Question

A stationary body of mass $3\text{kg}$, explodes into three equal parts. Two of the pieces fly off at right angles to each other, with velocities of $2\hat{i}\text{m/s}$ and $3\hat{j}\text{m/s}$. If the explosion takes place in ${10}^{-3}\text{s}$, find out the average force exerted on the third piece.
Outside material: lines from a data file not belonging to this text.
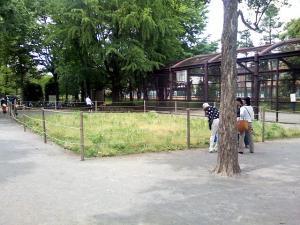 5月22日の中庭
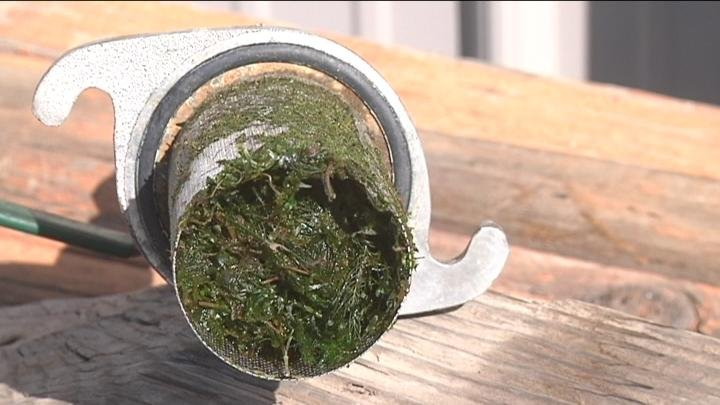 Clogged filters are causing some residents' grass to die.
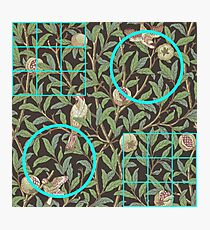 William Morris and Me Squares and Circles Photographic Print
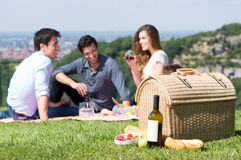Summer Picnic with Friends Royalty Free Stock Photo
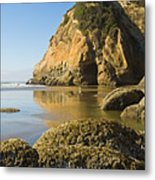 Oregon Seascape Metal Print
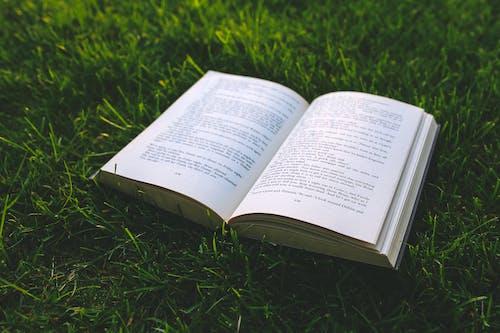Imagine de stoc gratuită din carte, citind, iarbă, literatură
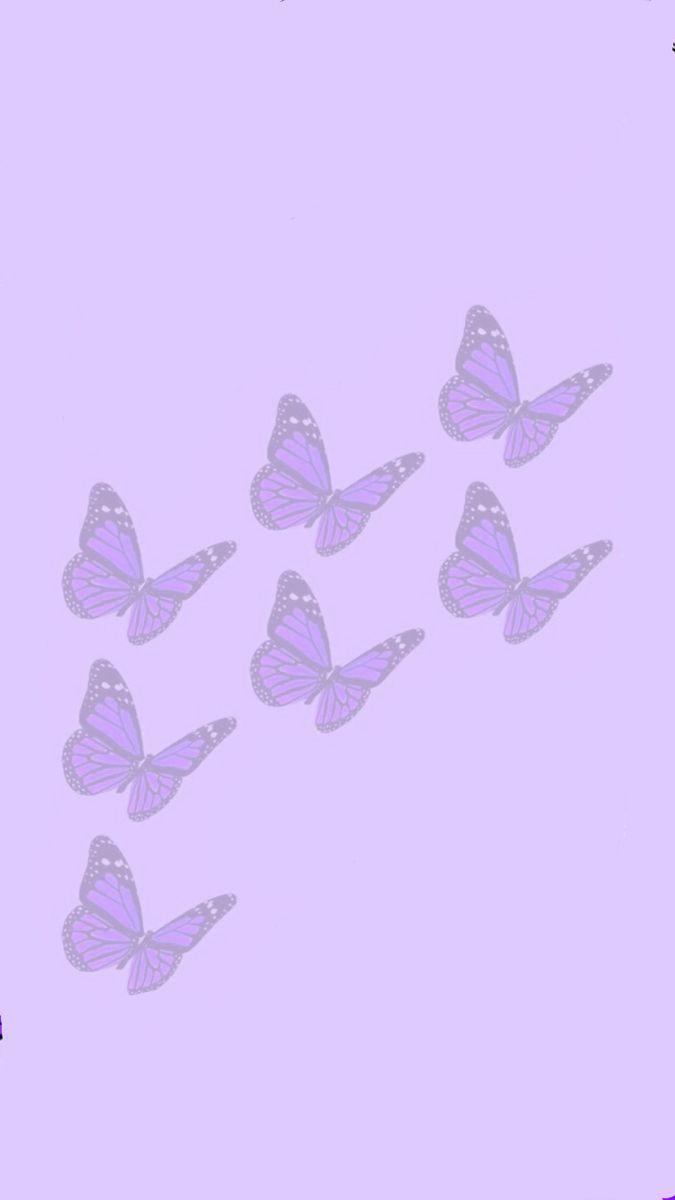 Faded Light Purple Wallpaper Purple Wallpaper Iphone Butterfly Wallpaper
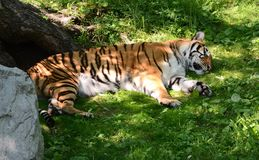 Lazy tiger taking a nap in the shade. Large male tiger taking a nap on the grass in the shade after a nice meal royalty free stock photos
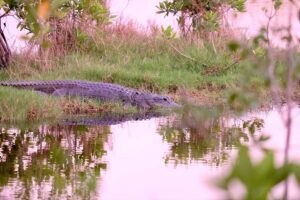 7 reasons to visit the Everglades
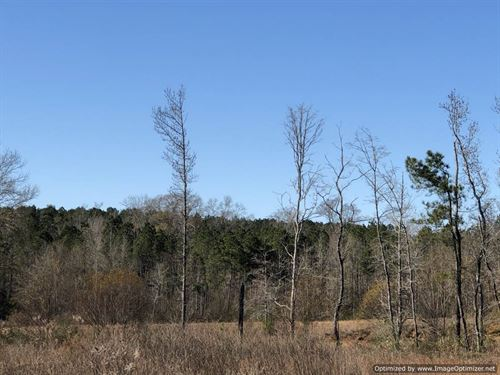 2.4 Acres Ready For Your Home : Brookhaven : Lincoln County : Mississippi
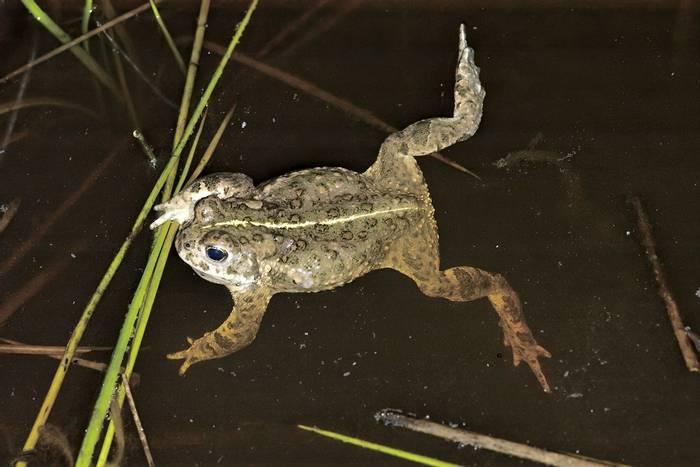 Natterjack Toad - Dr Kevin Elsby FRPS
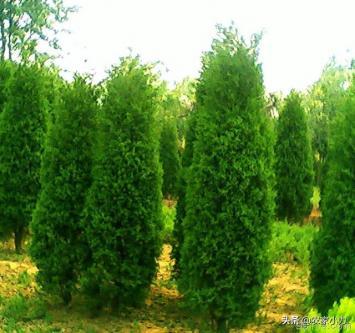 种植龙柏树(北方12月份还能种植龙柏树吗?)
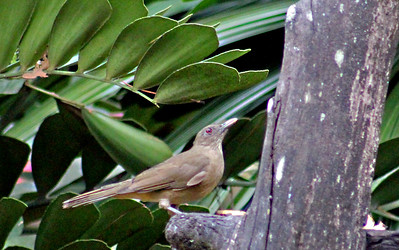 Clay-colored Thrush or Yiguirro, National Bird of Costa Rica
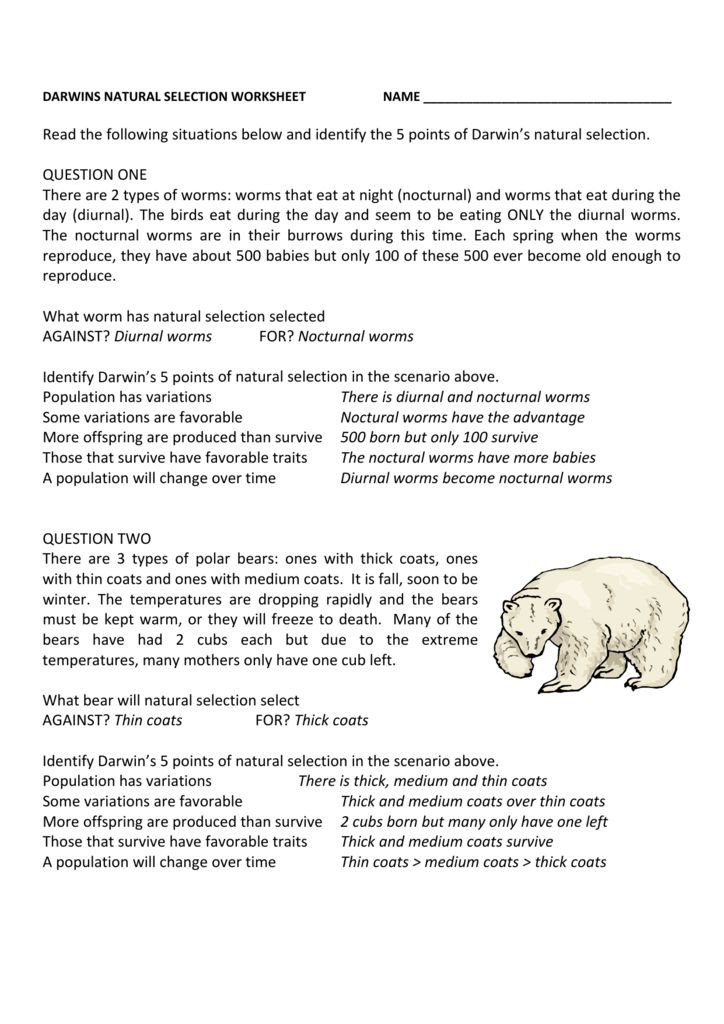 Types Of Natural Selection Worksheet Pin by Maria Agatha On Worksheet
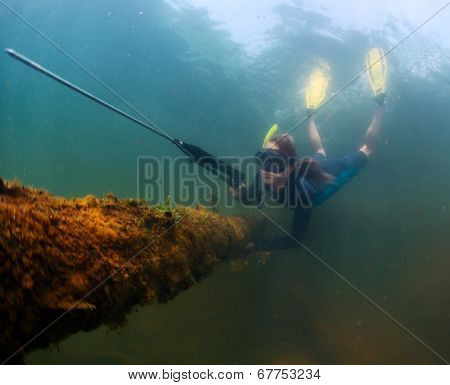 Underwater shot of the lady diving with spear gun on a breath hold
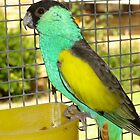 HOODED PARROT. by the6tees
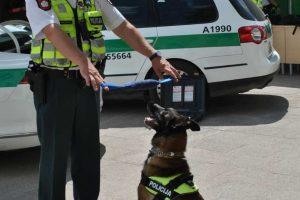 Policijos šuo aptiko dingusio senuko kūną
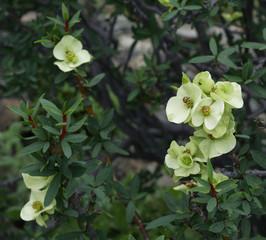 Flower of the Atacama Desert,  Euphorbia Lactiflua.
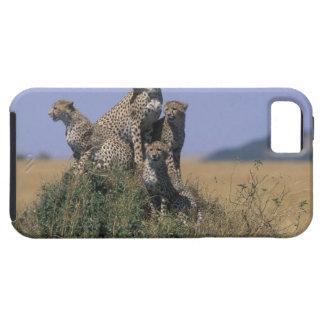 Africa, Kenya, Masai Mara Game Reserve, Adult 4 iPhone 5 Case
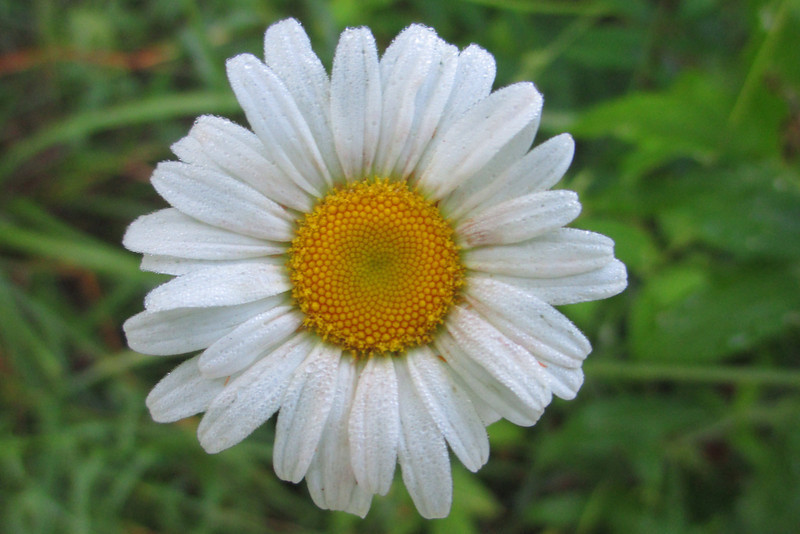 Ox-eye Daisy (<i>Leucanthemum vulgare</i>)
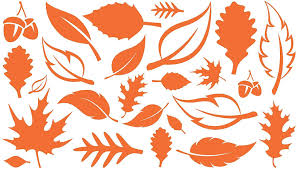 Amazon Com Wall Sayings Vinyl Lettering Set Of 24 Fall Leaves Art Decal Quote Sticker Home Decal Orange Home Kitchen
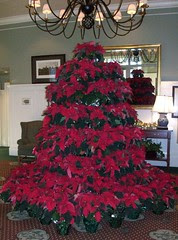 PoinsettiaTree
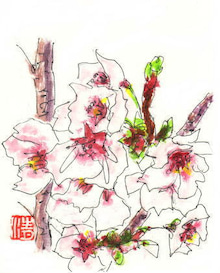 広島爺婆 絵手紙 似顔絵 ブログ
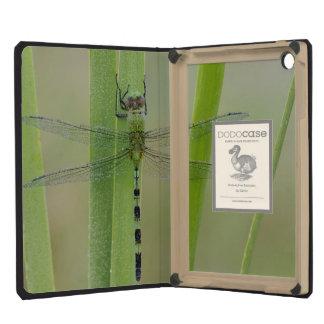 Great Pondhawk , Erythemis vesiculosa, adult iPad Mini Retina Cover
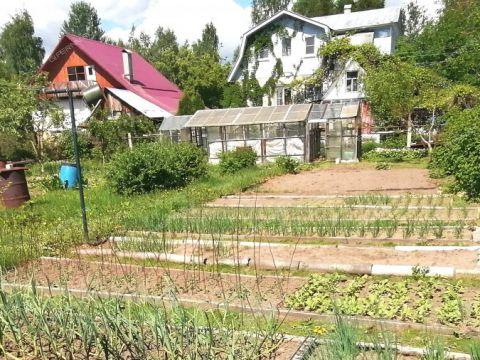 dom-poselok-strigino-ul-derzhavina фото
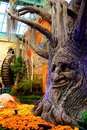 Harvest display las vegas sept autumn at the bellagio resort and casino conservatory on sept in nv the autumn in Stock Photos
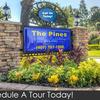 Pines at Monterey Photo Thumbnail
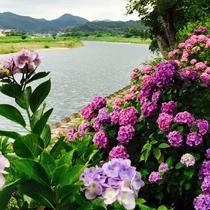 *ホテル目の前の久慈川/毎年四季折々の花が咲き誇ります。アジサイや新緑など、季節の花をお楽しみ下さい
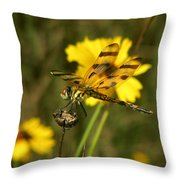 Halloween Pennant Throw Pillow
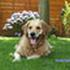 Amie - Golden Retriever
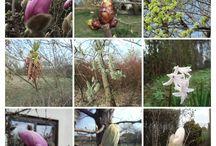wiosna nad Wartą / zdjęcia ze spacerów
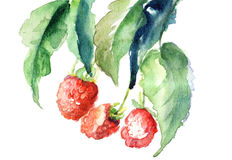 Raspberry, watercolor illustration Royalty Free Stock Images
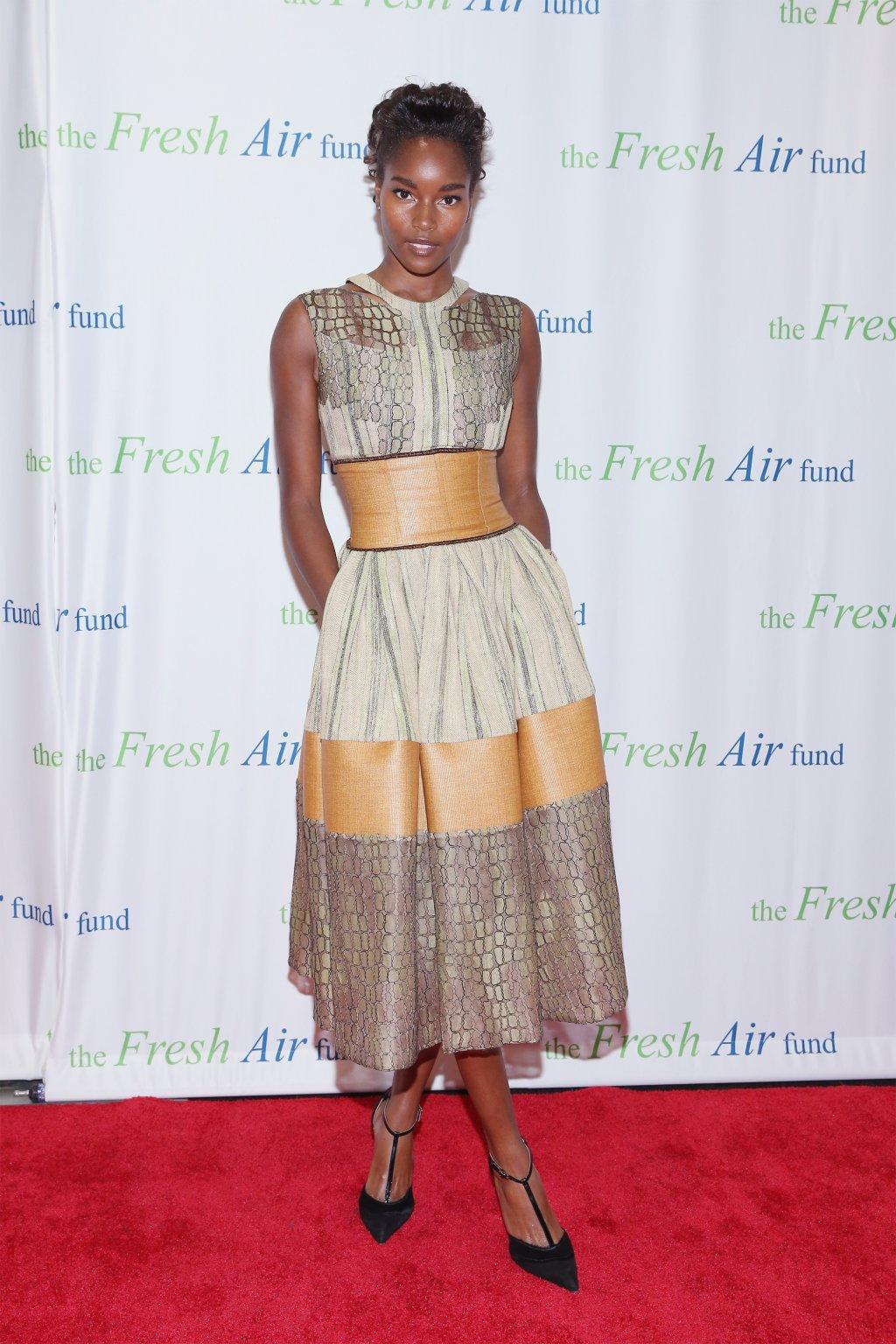 Fresh Air Fund 140th Birthday Celebration And 2016 Spring Benefit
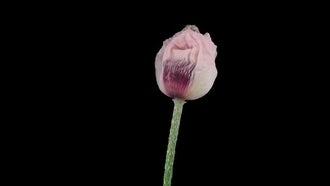 White Oriental Poppy Flower: Stock Video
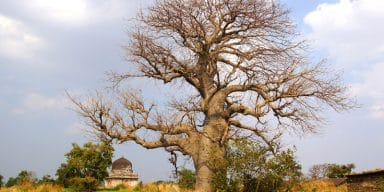 Baobab Trees Trace African Diaspora Across the Indian Ocean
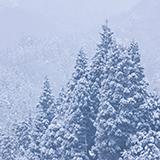 天気予報の事ですが、降水量1ミリの時 雪にすると何ミリ積もるのかわかる方いますか?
• A. $(-2\hat{i}-3\hat{j})\times {10}^3\text{N}$
• B. $(2\hat{i}+3\hat{j})\times {10}^3\text{N}$
• C. $(2\hat{i}-3\hat{j})\times {10}^{-3}\text{N}$
• D. None of these

Answer 1

The correct option is A $(-2\hat{i}-3\hat{j})\times {10}^3\text{N}$

According to conservation of momentum principle,

${\overrightarrow{p}}_i={\overrightarrow{p}}_{1_f}+{\overrightarrow{p}}_{2_f}+{\overrightarrow{p}}_{3_f}$

$0=2\hat{i}+3\hat{j}+{\overrightarrow{p}}_{3_f}$

$\therefore {\overrightarrow{p}}_{3_f}=-2\hat{i}-3\hat{j}$

For the third piece, average force,

$\overrightarrow{F}=\frac{\Delta \overrightarrow{p}}{\Delta t}=\frac{(-2\hat{i}-3\hat{j})-0}{{10}^{-3}}$

$\Rightarrow \overrightarrow{F}=(-2\hat{i}-3\hat{j})\times {10}^3\text{N}$